Pathogen-free plants grown in uninfested soil will not develop crown gall. This emphasizes the importance of planting clean propagating material in clean soil. Good sanitation and cultural practices are important deterrents to crown gall. Discard all nursery stock showing symptoms to avoid contaminating healthy plants and storage facilities. At harvest, leave noticeably galled plants in the field for later pickup and destruction. If possible, choose a rootstock that is less susceptible, avoid planting sites heavily infested by root-attacking insects and nematodes, disinfect pruning equipment between trees, and adopt management practices that minimize wounding. Avoid planting into heavy, wet soil. Don’t plant trees deeper than they grew in the nursery. If possible, incubate dormant seedling roots at 73°F to 76°F for 10 to 14 days to heal wounds and reduce susceptibility to A. tumefaciens before planting them in wet soil. Use irrigation water from wells, if possible. Avoid planting where galled plants grew in the last 4 to 5 years; choose fields that were planted recently to vegetables or grain. In summary, think prevention—avoid exposing plants to pathogenic Agrobacterium at any stage of plant production.

Planting Site

Crown gall is generally much more prevalent in heavy soils or in soil where water stands for a day or so. In New York, crown gall incidence was highest on a heavy clay knoll (15 ft elevation) from which water drained toward flat, loamy portions of the field. In Oregon, gall incidence on an Old Home x Farmingdale pear rootstock selection was severe (495 of 500 trees infected) in a heavy, wet soil, but in the same field only 1 of 500 trees was galled outside the wet area.
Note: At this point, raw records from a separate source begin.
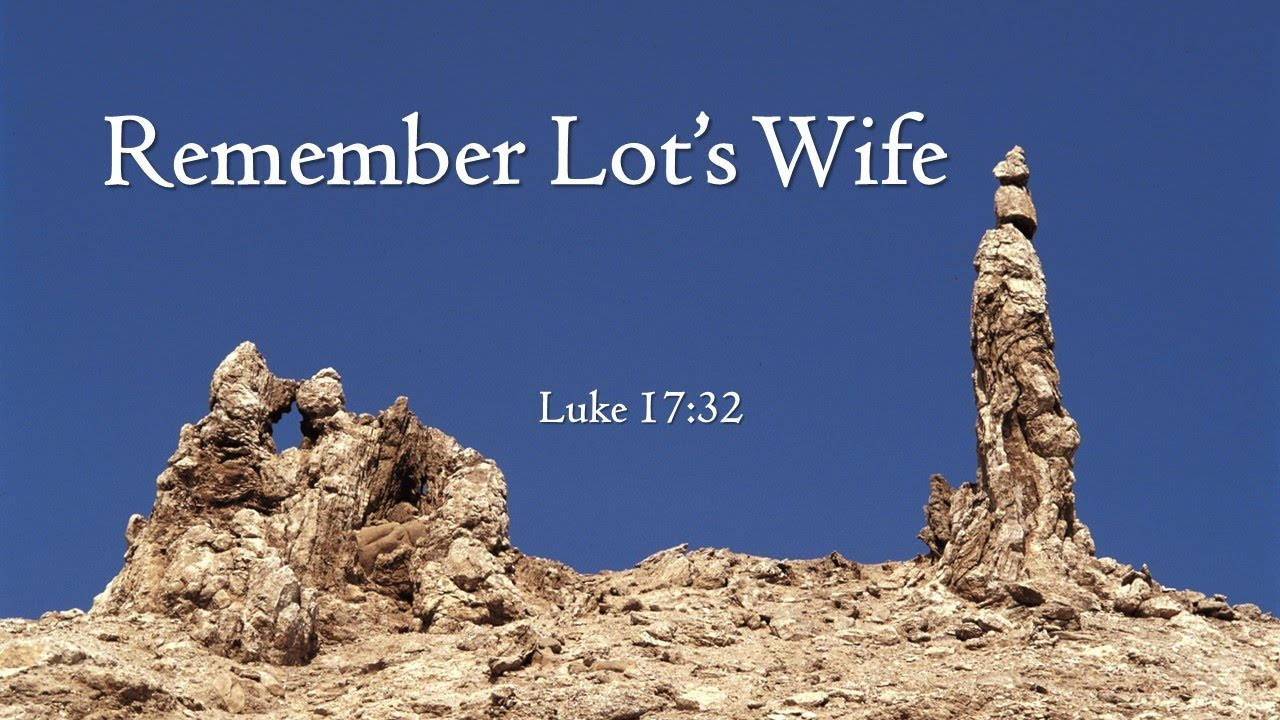"""Remember Lot's Wife"""" - Sermon - May 17, 2020 - YouTube"""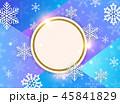 クリスマス スノーフレーク バックグラウンドのイラスト 45841829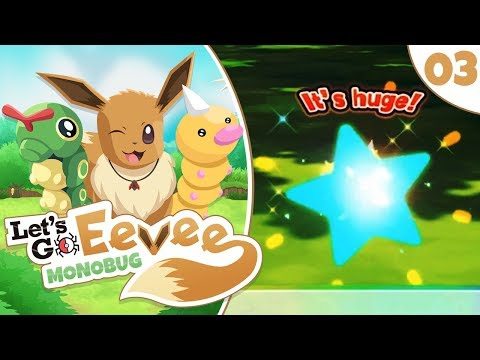 Pokémon Lets Go Eevee MonoBUG Lets Play! - Episode #3 - OUR FIRST SHINY w/ aDrive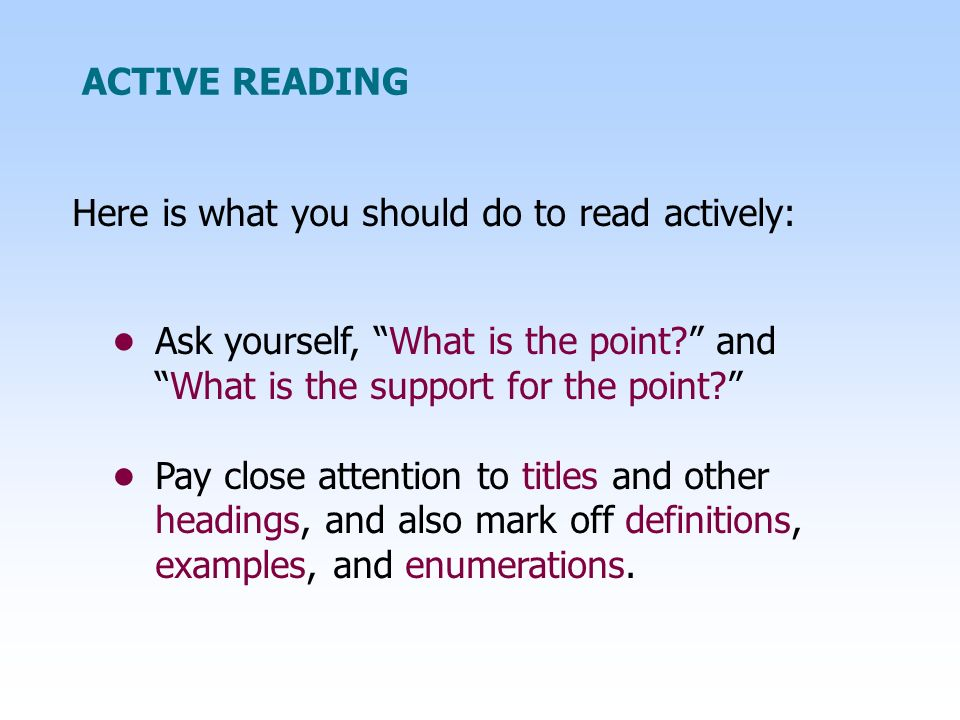 Here is what you should do to read actively: ACTIVE READING Ask yourself, What is the point? andWhat is the support for the point? Pay close attention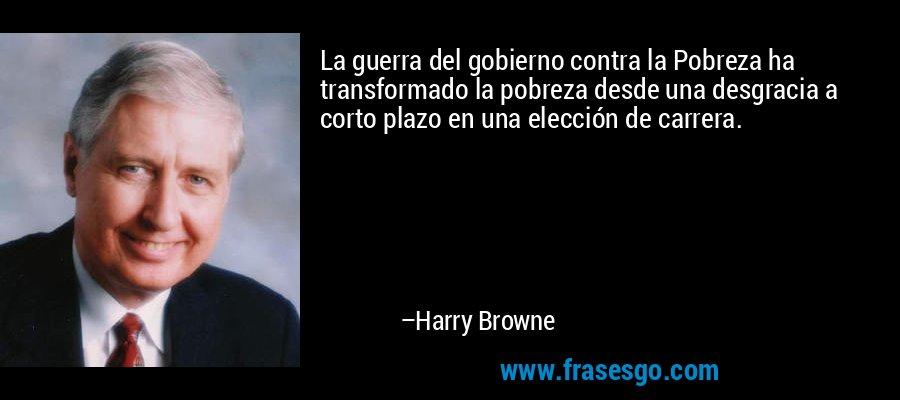 La guerra del gobierno contra la Pobreza ha transformado la pobreza desde una desgracia a corto plazo en una elección de carrera. – Harry Browne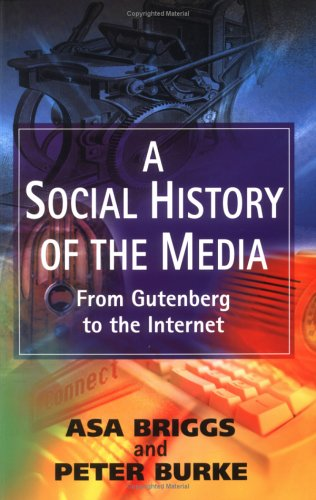 Social History of the Media From Gutenberg to the Internet  2001 9780745623757 Front Cover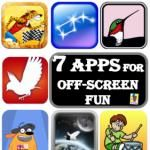 Off Screen with App: 7 Apps for Off-screen Fun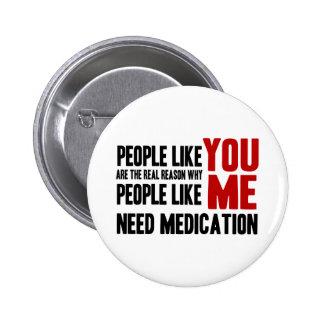 People Like YOU 6 Cm Round Badge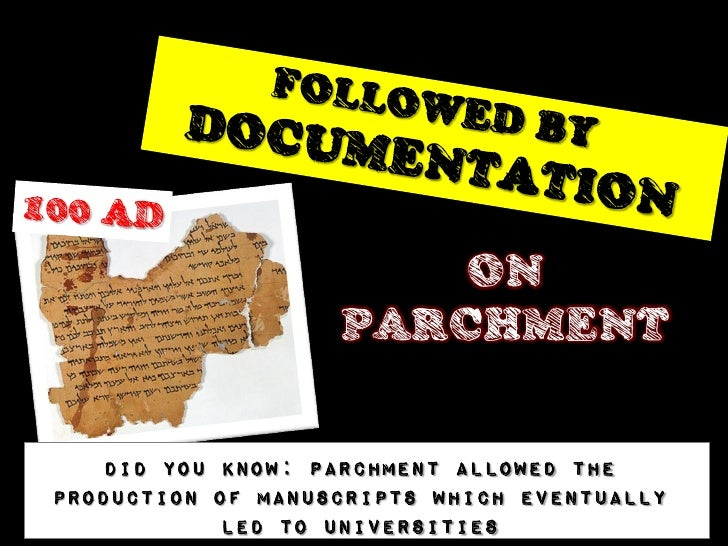 ON                   PARCHMENT    DID you KNOW: Parchment allowed theproduction of manuscripts which eventually           ...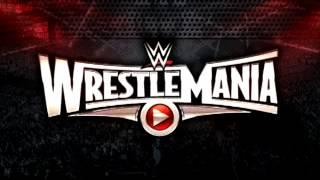Wrestlemania 31 Theme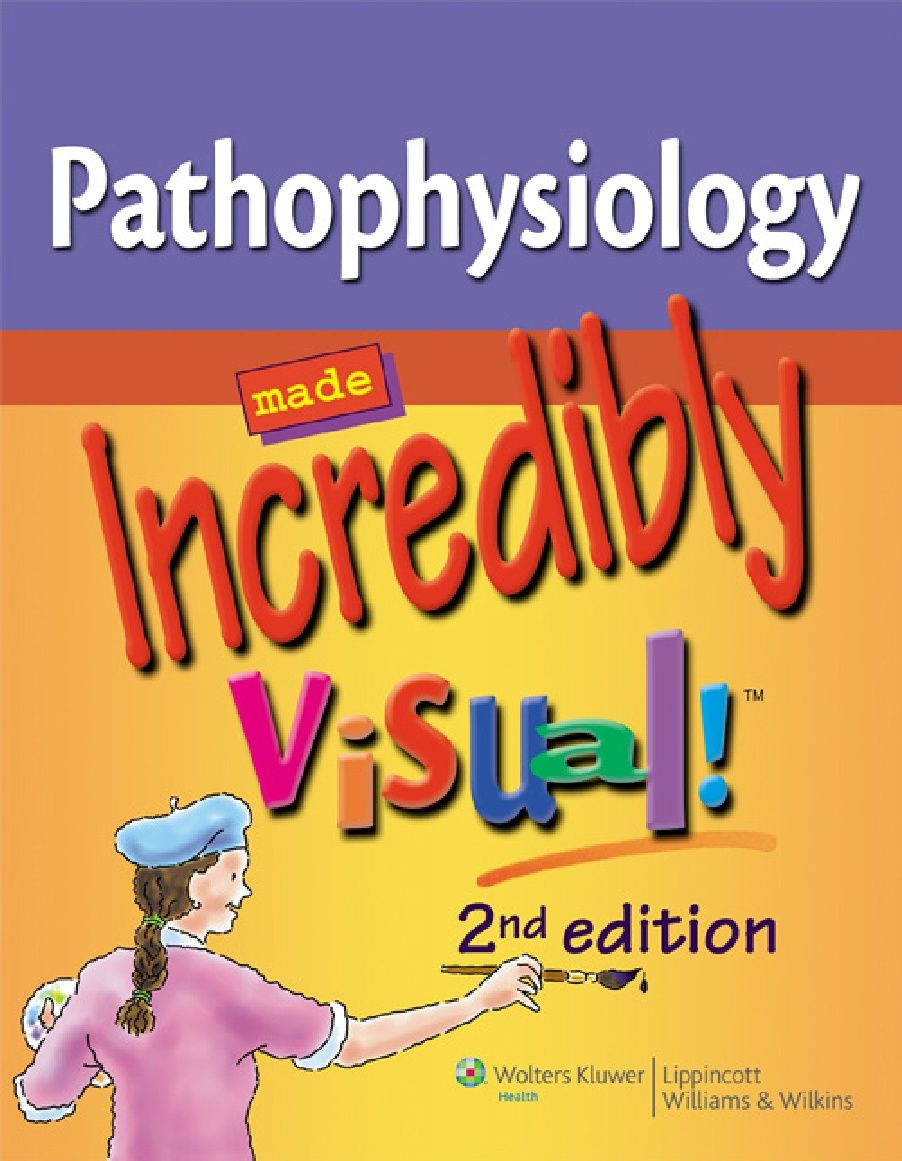 Fully revised and updated, Pathophysiology Made Incredibly Visual ...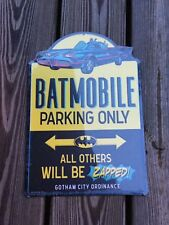 Batmobile Parking Only Batman All other will be zapped Embossed Metal Sign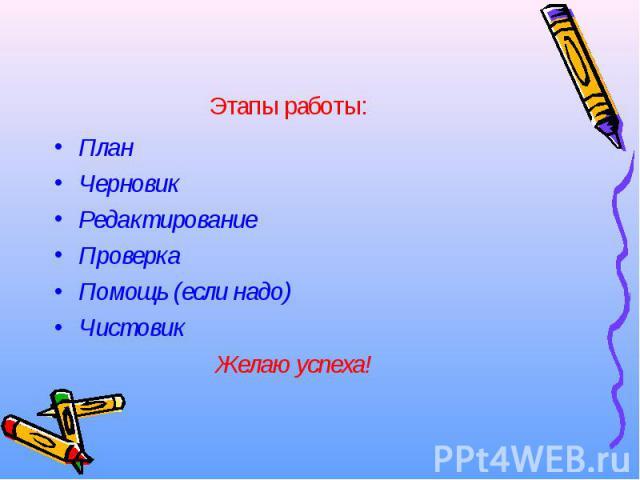 План План Черновик Редактирование Проверка Помощь (если надо) Чистовик Желаю успеха!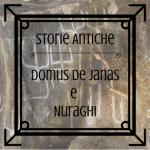 Storie antiche della Sardegna:Domus de Janas e  Nuraghi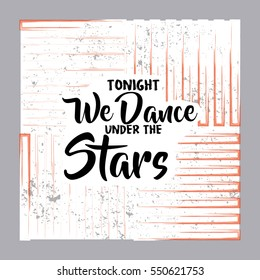 Tonight We Dance Under The Stars. Creative Romantic Motivation Quote Template. Positive inspirational quote. Vector Typography Banner, Card and Posters Design Concept On Brush Texture Background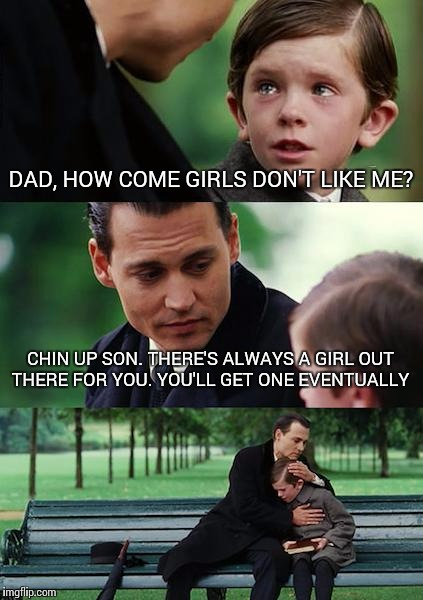 Finding Neverland Meme | DAD, HOW COME GIRLS DON'T LIKE ME? CHIN UP SON. THERE'S ALWAYS A GIRL OUT THERE FOR YOU. YOU'LL GET ONE EVENTUALLY | image tagged in memes,finding neverland | made w/ Imgflip meme maker
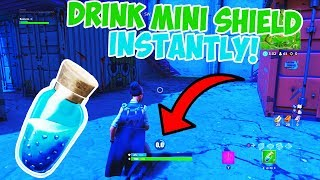 How To Drink MINI SHIELDS *INSTANTLY* In Fortnite!! (Fortnite Battle Royale Glitches)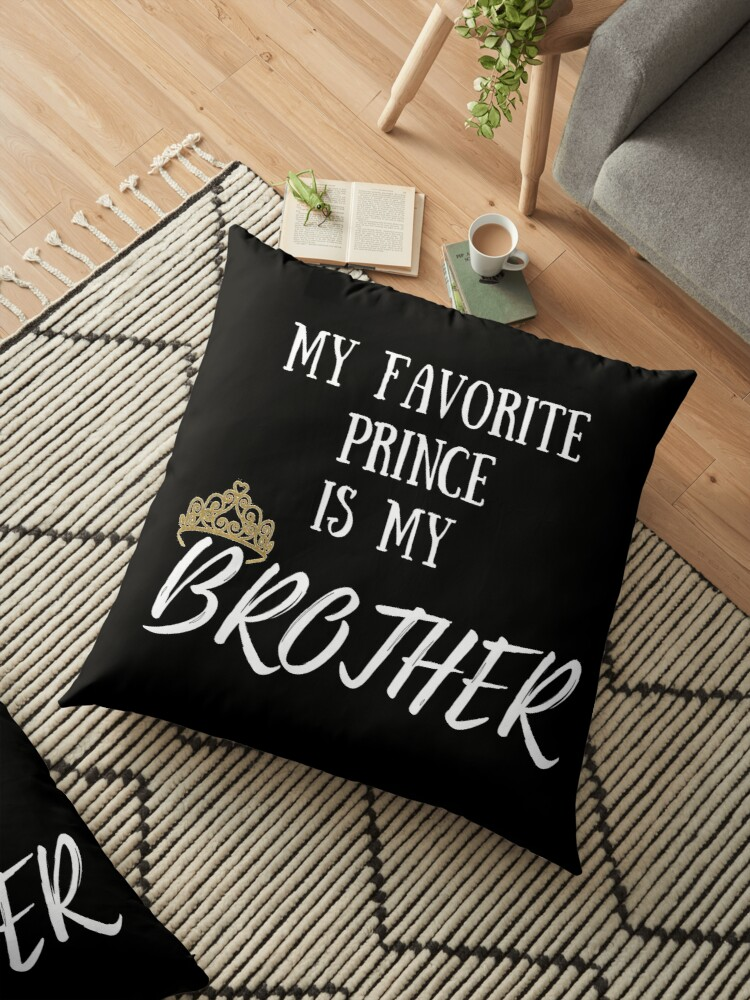 My Favorite Prince Is Brother I Love Big Bro Little Birthday Gift Idea King Royalty Magic Present Floor Pillow By Nicoledesign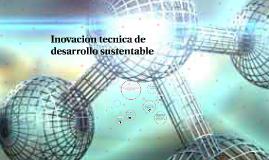 Inovacion tecnica de desarrollo sustentable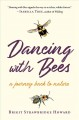 Dancing with bees : a journey back to nature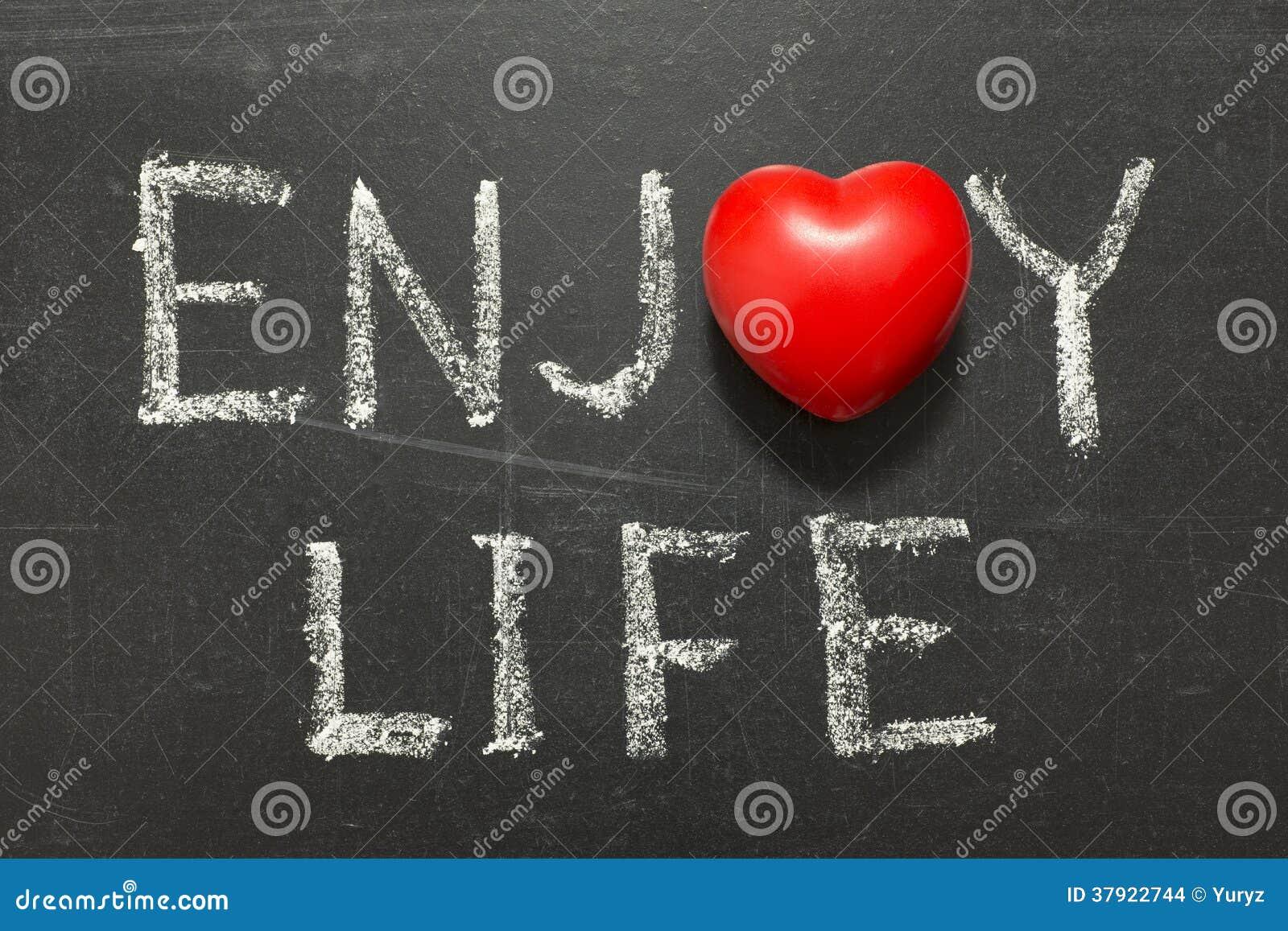 Appréciez la vie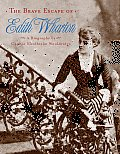 The Brave Escape of Edith Wharton Cover
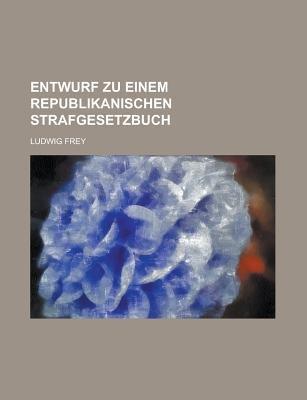 Entwurf Zu Einem Republikanischen Strafgesetzbuch (Paperback): United States Congress Senate, Ludwig Frey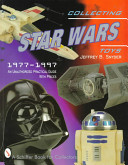 Collecting Star Wars Toys  1977 1997
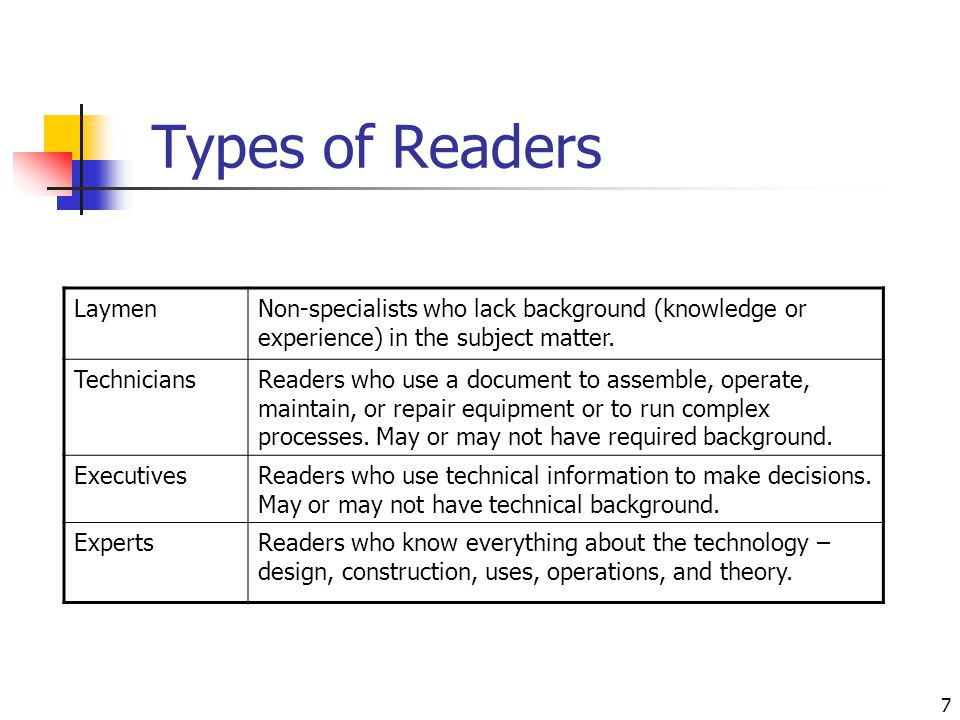 7 Types of Readers LaymenNon-specialists who lack background (knowledge or experience) in the subject matter.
Cropping history can influence crown gall incidence. Budded apple trees became badly galled in fields where a previous nursery crop such as grape, peach, raspberry, and rose had been heavily infected. This situation isn’t repeated at every site, but we still recommend avoiding fields with a recent history of crown gall.

Natural Resistance

Reports of resistance in plants normally susceptible to crown gall are limited and depend on the strains of bacteria present in a given location. There are no reliable lists of cultivars with resistance that hold up in all geographic locations. It is better to select plants that are not susceptible in the first place if crown gall is a chronic problem in a particular field.

Biological Control

Using A. radiobacter K84, a biological control agent, has been very effective against crown gall on a number of hosts, but exceptions exist. This biological control is solely preventive, not curative; application timing is critical to properly protect plant wounds caused at harvest or by pruning. Htay and Kerr recommend seed and root treatment with K84 for best results. Not all pathogenic strains of Agrobacterium are sensitive to K84. For example, most pathogenic agrobacteria isolated from grape tumors are A. vitis, which are insensitive to K84. If K84 has been used properly and galling persists, its use should be discontinued since it is likely the bacteria present are not sensitive to the product.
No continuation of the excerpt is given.